§ SET TASK:
Output the items as a JSON list of strings, one string per line, starting at the beginning of the items and ending at the line that contains "5.11 meters". Skip blank lines, and please leave the pictures out.

+++ GIVEN INFORMATION

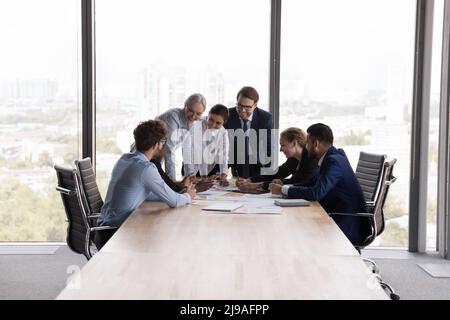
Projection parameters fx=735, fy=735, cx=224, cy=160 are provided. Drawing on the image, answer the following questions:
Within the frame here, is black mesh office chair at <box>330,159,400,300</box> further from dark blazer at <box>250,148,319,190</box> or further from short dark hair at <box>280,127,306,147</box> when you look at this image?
short dark hair at <box>280,127,306,147</box>

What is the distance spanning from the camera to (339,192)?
5.11 meters

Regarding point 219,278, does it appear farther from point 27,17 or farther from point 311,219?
point 27,17

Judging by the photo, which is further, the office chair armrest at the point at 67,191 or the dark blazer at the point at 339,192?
the dark blazer at the point at 339,192

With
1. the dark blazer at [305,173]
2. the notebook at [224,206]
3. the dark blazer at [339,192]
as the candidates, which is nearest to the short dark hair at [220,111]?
the dark blazer at [305,173]

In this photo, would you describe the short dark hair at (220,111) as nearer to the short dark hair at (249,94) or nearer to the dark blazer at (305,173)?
the short dark hair at (249,94)

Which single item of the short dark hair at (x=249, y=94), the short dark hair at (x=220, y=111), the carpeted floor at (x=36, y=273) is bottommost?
the carpeted floor at (x=36, y=273)

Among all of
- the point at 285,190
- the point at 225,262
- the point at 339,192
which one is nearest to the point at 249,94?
the point at 285,190

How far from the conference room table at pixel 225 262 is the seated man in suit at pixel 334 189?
74 centimetres

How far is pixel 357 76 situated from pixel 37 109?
123 inches

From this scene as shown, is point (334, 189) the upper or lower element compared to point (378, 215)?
upper

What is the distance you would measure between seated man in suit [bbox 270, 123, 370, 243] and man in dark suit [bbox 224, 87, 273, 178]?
112 centimetres

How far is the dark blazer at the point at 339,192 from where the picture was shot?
16.4 ft

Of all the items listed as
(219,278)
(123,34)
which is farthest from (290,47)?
(219,278)

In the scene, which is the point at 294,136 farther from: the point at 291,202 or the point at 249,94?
the point at 291,202
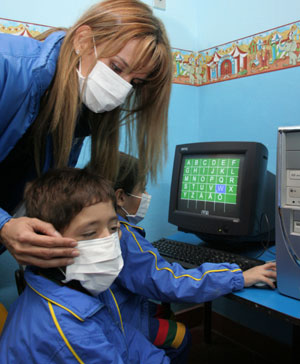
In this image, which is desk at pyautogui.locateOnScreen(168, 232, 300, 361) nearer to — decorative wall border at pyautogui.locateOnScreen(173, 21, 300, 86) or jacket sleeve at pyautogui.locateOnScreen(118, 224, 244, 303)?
jacket sleeve at pyautogui.locateOnScreen(118, 224, 244, 303)

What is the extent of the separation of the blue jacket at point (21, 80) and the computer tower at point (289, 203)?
0.67 metres

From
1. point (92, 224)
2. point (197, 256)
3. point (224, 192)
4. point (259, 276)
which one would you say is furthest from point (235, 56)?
point (92, 224)

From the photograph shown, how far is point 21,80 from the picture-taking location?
0.93 m

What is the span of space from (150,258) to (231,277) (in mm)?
274

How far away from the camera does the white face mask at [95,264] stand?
2.95 ft

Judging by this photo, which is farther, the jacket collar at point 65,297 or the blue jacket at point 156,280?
the blue jacket at point 156,280

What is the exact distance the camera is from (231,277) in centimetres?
106

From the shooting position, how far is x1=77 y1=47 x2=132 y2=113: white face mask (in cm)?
105

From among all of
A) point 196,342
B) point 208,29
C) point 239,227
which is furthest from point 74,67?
point 196,342

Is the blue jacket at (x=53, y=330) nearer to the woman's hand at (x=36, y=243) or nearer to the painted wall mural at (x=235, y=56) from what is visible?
the woman's hand at (x=36, y=243)

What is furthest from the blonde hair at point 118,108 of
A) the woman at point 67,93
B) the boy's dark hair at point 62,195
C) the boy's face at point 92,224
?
the boy's face at point 92,224

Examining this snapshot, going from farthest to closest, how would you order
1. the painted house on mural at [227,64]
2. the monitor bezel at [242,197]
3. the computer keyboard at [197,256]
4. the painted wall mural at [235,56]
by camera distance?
the painted house on mural at [227,64]
the painted wall mural at [235,56]
the monitor bezel at [242,197]
the computer keyboard at [197,256]

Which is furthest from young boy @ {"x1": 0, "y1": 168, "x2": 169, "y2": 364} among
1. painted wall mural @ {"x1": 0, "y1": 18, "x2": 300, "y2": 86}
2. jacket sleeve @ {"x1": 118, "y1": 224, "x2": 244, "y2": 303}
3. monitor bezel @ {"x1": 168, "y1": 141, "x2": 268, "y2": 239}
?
painted wall mural @ {"x1": 0, "y1": 18, "x2": 300, "y2": 86}

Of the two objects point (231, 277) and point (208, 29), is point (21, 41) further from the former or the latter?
point (208, 29)
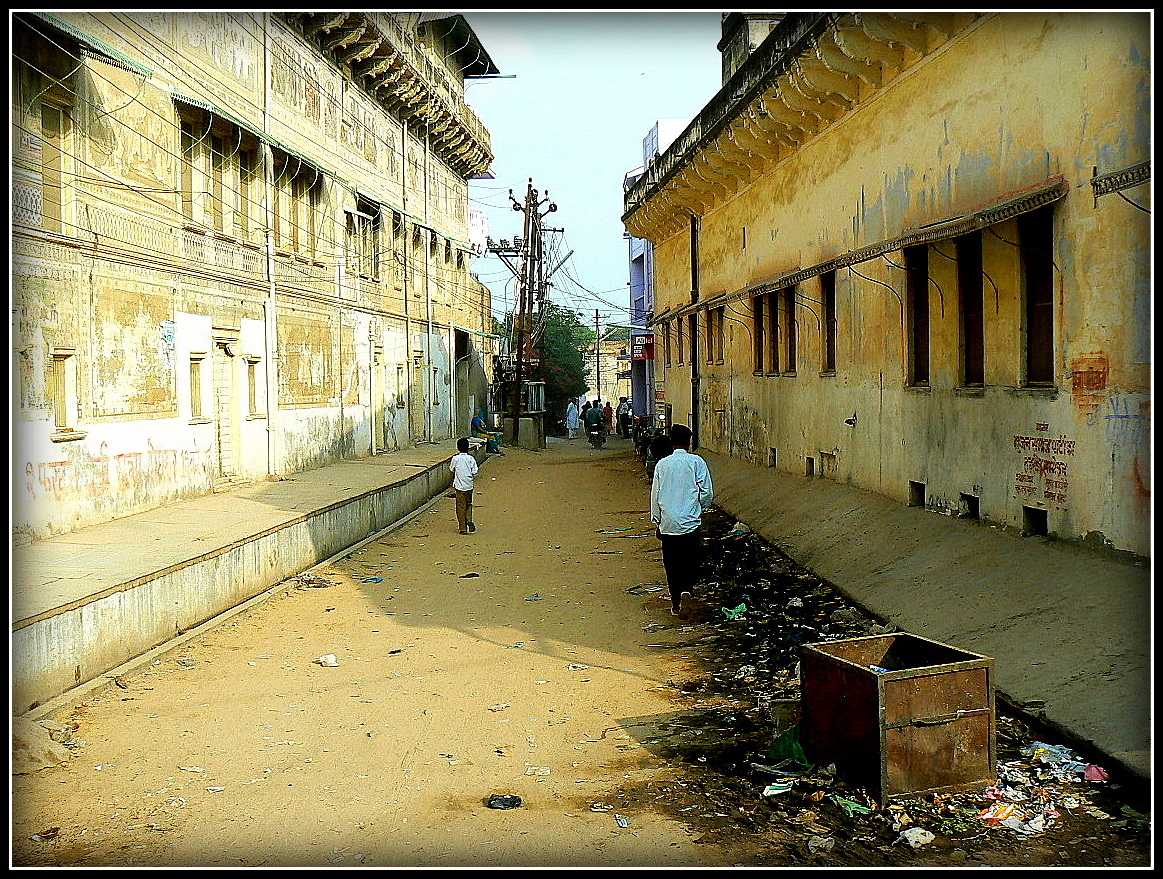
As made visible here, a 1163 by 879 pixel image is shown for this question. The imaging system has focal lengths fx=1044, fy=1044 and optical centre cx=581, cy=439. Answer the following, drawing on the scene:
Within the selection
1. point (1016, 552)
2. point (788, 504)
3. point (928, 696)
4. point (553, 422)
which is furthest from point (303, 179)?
point (553, 422)

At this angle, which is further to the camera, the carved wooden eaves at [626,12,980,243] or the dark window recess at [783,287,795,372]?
the dark window recess at [783,287,795,372]

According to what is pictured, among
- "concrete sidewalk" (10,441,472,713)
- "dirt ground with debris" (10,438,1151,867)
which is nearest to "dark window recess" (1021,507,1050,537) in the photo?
"dirt ground with debris" (10,438,1151,867)

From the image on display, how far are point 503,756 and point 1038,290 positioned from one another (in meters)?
5.51

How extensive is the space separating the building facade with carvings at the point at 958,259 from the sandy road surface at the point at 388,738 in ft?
9.96

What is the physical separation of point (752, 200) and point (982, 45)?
944 centimetres

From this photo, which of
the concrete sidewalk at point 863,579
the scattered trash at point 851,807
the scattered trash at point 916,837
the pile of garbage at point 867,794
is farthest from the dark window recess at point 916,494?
the scattered trash at point 916,837

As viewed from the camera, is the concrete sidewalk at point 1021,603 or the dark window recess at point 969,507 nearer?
the concrete sidewalk at point 1021,603

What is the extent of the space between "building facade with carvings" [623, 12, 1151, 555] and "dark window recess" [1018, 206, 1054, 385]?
0.07 feet

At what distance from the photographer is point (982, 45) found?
8766 millimetres

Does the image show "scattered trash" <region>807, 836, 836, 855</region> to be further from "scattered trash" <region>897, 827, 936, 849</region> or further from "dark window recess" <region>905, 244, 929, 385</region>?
"dark window recess" <region>905, 244, 929, 385</region>

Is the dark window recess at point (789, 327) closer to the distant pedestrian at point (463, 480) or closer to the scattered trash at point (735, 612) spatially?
the distant pedestrian at point (463, 480)

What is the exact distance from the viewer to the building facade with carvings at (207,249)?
11391mm

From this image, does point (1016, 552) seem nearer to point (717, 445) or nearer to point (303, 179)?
point (717, 445)

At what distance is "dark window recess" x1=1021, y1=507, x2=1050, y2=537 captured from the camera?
7969 mm
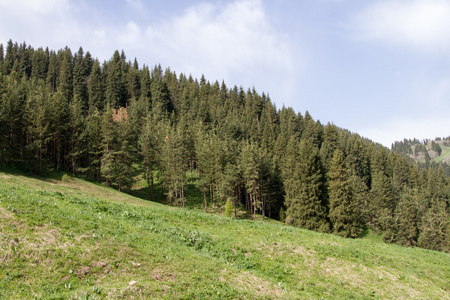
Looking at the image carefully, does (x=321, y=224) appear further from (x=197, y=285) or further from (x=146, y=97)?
(x=146, y=97)

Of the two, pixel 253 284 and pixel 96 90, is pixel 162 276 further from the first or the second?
pixel 96 90

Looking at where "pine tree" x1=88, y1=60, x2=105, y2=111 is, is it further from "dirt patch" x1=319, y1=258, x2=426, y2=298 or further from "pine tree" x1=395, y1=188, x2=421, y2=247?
"pine tree" x1=395, y1=188, x2=421, y2=247

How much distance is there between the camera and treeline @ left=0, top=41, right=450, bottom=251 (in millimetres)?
44500

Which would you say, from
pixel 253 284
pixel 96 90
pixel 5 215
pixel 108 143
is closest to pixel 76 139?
pixel 108 143

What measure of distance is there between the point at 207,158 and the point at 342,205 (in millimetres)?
29793

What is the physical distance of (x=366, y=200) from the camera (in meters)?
82.3

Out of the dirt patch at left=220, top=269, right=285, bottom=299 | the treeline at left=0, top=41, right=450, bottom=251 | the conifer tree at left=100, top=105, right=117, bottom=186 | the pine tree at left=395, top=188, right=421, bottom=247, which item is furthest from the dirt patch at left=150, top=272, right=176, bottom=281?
the pine tree at left=395, top=188, right=421, bottom=247

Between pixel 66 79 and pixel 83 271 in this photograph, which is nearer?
pixel 83 271

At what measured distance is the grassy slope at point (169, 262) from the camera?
346 inches

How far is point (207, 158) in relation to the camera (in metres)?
57.7

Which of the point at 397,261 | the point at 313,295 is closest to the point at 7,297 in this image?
the point at 313,295

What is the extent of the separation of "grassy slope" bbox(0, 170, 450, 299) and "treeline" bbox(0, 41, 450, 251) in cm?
2800

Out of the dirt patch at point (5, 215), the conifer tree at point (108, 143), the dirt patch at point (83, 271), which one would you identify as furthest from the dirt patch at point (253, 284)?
the conifer tree at point (108, 143)

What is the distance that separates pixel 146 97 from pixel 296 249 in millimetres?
102836
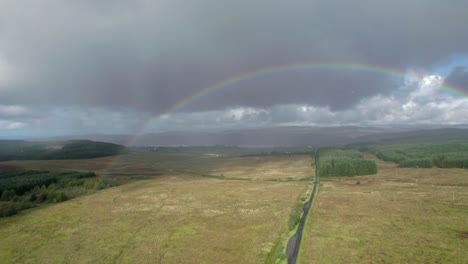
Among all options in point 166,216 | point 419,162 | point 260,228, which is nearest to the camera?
point 260,228

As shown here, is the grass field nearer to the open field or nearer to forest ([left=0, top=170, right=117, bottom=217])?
the open field

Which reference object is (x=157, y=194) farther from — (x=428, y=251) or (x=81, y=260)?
(x=428, y=251)

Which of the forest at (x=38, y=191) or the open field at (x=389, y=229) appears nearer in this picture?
the open field at (x=389, y=229)

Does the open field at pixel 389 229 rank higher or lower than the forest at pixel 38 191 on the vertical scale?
higher

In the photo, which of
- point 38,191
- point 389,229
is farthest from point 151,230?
point 38,191

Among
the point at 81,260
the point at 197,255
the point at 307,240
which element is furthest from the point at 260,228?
the point at 81,260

++++++

§ SOLVED PROBLEM:
[
  "Projection parameters fx=735, fy=735, cx=224, cy=160 are provided. Drawing on the image, answer the following questions:",
  "Within the frame here, is black mesh office chair at <box>330,159,400,300</box> further from dark blazer at <box>250,148,319,190</box> or further from short dark hair at <box>280,127,306,147</box> when you look at this image?",
  "short dark hair at <box>280,127,306,147</box>",
  "What is the distance spanning from the camera to (339,192)?",
  "5.11 meters"
]